**What you need to do**
Format every line of the records below as a JSON list of strings, one string per line, skipping blank lines. Leave the pictures out of the answer.

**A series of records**
* * *

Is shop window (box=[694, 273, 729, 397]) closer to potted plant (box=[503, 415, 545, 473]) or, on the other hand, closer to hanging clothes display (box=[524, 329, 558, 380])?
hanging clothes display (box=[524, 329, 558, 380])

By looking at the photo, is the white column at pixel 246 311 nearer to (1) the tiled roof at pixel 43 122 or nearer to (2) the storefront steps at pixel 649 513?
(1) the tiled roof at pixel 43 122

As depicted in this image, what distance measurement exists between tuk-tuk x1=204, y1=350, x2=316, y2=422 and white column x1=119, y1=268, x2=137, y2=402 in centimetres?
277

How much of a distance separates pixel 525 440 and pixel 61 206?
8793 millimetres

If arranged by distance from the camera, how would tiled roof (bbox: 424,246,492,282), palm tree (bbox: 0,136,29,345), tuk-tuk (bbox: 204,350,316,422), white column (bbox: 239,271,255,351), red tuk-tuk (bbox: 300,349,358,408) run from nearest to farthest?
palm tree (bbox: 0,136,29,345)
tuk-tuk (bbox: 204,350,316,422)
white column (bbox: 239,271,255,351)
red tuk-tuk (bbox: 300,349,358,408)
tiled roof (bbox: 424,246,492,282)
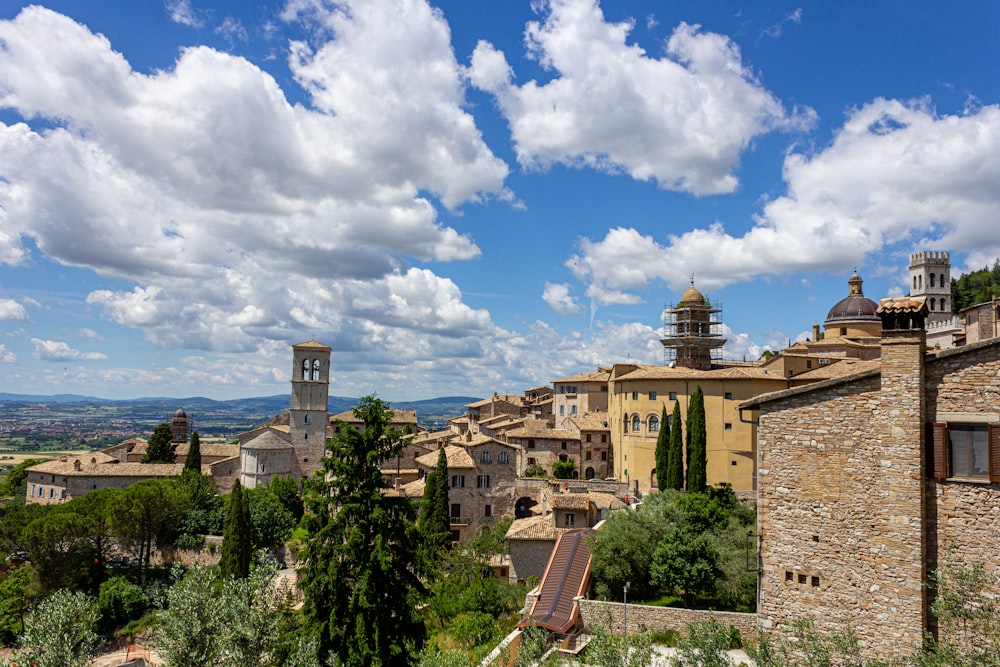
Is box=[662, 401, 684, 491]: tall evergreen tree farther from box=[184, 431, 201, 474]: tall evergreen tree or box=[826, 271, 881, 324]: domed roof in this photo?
box=[184, 431, 201, 474]: tall evergreen tree

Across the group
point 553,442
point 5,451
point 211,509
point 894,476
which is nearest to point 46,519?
point 211,509

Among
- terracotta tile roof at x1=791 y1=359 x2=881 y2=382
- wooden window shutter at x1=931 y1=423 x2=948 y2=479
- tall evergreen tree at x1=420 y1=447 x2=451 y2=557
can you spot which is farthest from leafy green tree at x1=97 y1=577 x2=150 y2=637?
terracotta tile roof at x1=791 y1=359 x2=881 y2=382

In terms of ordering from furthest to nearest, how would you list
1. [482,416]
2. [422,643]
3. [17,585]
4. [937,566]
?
1. [482,416]
2. [17,585]
3. [422,643]
4. [937,566]

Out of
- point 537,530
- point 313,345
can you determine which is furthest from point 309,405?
point 537,530

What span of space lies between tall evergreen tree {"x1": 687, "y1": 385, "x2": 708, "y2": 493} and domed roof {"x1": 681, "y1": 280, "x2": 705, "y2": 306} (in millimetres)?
25914

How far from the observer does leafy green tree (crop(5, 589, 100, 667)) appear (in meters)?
11.0

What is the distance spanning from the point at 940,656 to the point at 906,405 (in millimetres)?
4976


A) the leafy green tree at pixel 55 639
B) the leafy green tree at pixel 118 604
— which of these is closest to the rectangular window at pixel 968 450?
the leafy green tree at pixel 55 639

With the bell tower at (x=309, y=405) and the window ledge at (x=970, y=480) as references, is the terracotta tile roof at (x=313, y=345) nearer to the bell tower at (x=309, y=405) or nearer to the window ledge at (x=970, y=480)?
the bell tower at (x=309, y=405)

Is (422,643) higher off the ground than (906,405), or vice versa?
(906,405)

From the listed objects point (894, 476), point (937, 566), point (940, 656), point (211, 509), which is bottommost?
point (211, 509)

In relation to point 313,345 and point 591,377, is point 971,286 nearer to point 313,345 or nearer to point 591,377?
point 591,377

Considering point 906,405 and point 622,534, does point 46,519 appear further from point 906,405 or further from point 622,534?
point 906,405

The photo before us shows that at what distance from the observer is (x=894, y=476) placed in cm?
1352
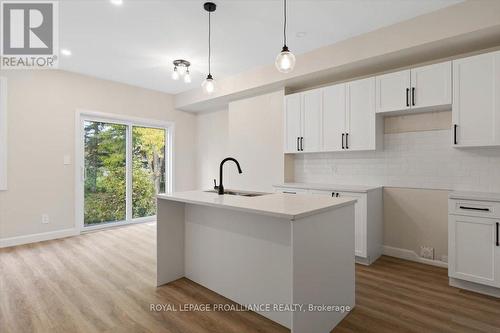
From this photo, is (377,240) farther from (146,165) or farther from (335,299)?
(146,165)

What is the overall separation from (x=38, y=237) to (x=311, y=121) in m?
4.58

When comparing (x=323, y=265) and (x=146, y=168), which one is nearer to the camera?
(x=323, y=265)

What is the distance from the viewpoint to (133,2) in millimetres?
2697

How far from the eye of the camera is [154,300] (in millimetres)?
2402

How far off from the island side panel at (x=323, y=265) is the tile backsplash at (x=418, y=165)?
1.69m

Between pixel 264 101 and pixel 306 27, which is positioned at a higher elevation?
pixel 306 27

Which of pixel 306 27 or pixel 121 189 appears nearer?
pixel 306 27

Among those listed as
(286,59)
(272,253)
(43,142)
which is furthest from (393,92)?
(43,142)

* * *

**Task response**
[
  "Is shop window (box=[694, 273, 729, 397]) closer to potted plant (box=[503, 415, 545, 473]) or, on the other hand, closer to hanging clothes display (box=[524, 329, 558, 380])?",
  "hanging clothes display (box=[524, 329, 558, 380])",
  "By looking at the photo, is the white column at pixel 246 311 nearer to (1) the tiled roof at pixel 43 122 or nearer to (2) the storefront steps at pixel 649 513?",
  "(1) the tiled roof at pixel 43 122",
  "As depicted in this image, what distance measurement exists between tuk-tuk x1=204, y1=350, x2=316, y2=422 and white column x1=119, y1=268, x2=137, y2=402 in centimetres?",
  "277",
  "How much of a distance separates pixel 525 440 and pixel 61 206?",
  "8793 millimetres",
  "If arranged by distance from the camera, how would tiled roof (bbox: 424,246,492,282), palm tree (bbox: 0,136,29,345), tuk-tuk (bbox: 204,350,316,422), white column (bbox: 239,271,255,351), red tuk-tuk (bbox: 300,349,358,408) run from nearest to farthest?",
  "palm tree (bbox: 0,136,29,345)",
  "tuk-tuk (bbox: 204,350,316,422)",
  "white column (bbox: 239,271,255,351)",
  "red tuk-tuk (bbox: 300,349,358,408)",
  "tiled roof (bbox: 424,246,492,282)",
  "Is box=[662, 401, 684, 491]: tall evergreen tree farther from box=[184, 431, 201, 474]: tall evergreen tree or box=[826, 271, 881, 324]: domed roof in this photo?",
  "box=[184, 431, 201, 474]: tall evergreen tree",
  "Across the group",
  "point 553,442",
  "point 5,451",
  "point 211,509",
  "point 894,476",
  "which is nearest to point 46,519?",
  "point 211,509",
  "Among",
  "- terracotta tile roof at x1=791 y1=359 x2=881 y2=382",
  "- wooden window shutter at x1=931 y1=423 x2=948 y2=479",
  "- tall evergreen tree at x1=420 y1=447 x2=451 y2=557",
  "can you spot which is farthest from leafy green tree at x1=97 y1=577 x2=150 y2=637?",
  "terracotta tile roof at x1=791 y1=359 x2=881 y2=382",
  "In terms of ordering from furthest to nearest, how would you list",
  "1. [482,416]",
  "2. [422,643]",
  "3. [17,585]",
  "4. [937,566]",
  "?",
  "1. [482,416]",
  "2. [17,585]",
  "3. [422,643]",
  "4. [937,566]",
  "Out of",
  "- point 537,530",
  "- point 313,345",
  "can you determine which is furthest from point 309,405?",
  "point 537,530",
  "What span of space lies between tall evergreen tree {\"x1\": 687, \"y1\": 385, \"x2\": 708, \"y2\": 493} and domed roof {\"x1\": 681, \"y1\": 280, \"x2\": 705, \"y2\": 306} (in millimetres)?",
  "25914",
  "How far from the observer does leafy green tree (crop(5, 589, 100, 667)) appear (in meters)?",
  "11.0",
  "What is the distance spanning from the point at 940,656 to the point at 906,405 (in millimetres)?",
  "4976",
  "A) the leafy green tree at pixel 55 639",
  "B) the leafy green tree at pixel 118 604",
  "— which of these is closest to the rectangular window at pixel 968 450?",
  "the leafy green tree at pixel 55 639",
  "With the bell tower at (x=309, y=405) and the window ledge at (x=970, y=480) as references, is the terracotta tile roof at (x=313, y=345) nearer to the bell tower at (x=309, y=405) or nearer to the window ledge at (x=970, y=480)?",
  "the bell tower at (x=309, y=405)",
  "Is (422,643) higher off the ground than (906,405), or vice versa?",
  "(906,405)",
  "From the listed objects point (894, 476), point (937, 566), point (940, 656), point (211, 509), which is bottommost?",
  "point (211, 509)",
  "In relation to point 313,345 and point 591,377, is point 971,286 nearer to point 313,345 or nearer to point 591,377?",
  "point 591,377",
  "Considering point 906,405 and point 622,534, does point 46,519 appear further from point 906,405 or further from point 622,534?",
  "point 906,405",
  "The photo before us shows that at what distance from the observer is (x=894, y=476) placed in cm?",
  "1352",
  "From this photo, is (377,240) farther from (146,165) or farther from (335,299)?",
  "(146,165)",
  "What is the overall separation from (x=38, y=237) to (x=311, y=121) in m?",
  "4.58",
  "When comparing (x=323, y=265) and (x=146, y=168), which one is nearer to the camera?",
  "(x=323, y=265)",
  "What is the distance from the viewpoint to (133,2) in millimetres?",
  "2697",
  "How far from the eye of the camera is [154,300] (in millimetres)?",
  "2402",
  "How far off from the island side panel at (x=323, y=265) is the tile backsplash at (x=418, y=165)?",
  "1.69m",
  "Between pixel 264 101 and pixel 306 27, which is positioned at a higher elevation?",
  "pixel 306 27",
  "Which of pixel 306 27 or pixel 121 189 appears nearer?",
  "pixel 306 27",
  "Among those listed as",
  "(286,59)",
  "(272,253)",
  "(43,142)",
  "which is furthest from (393,92)?",
  "(43,142)"
]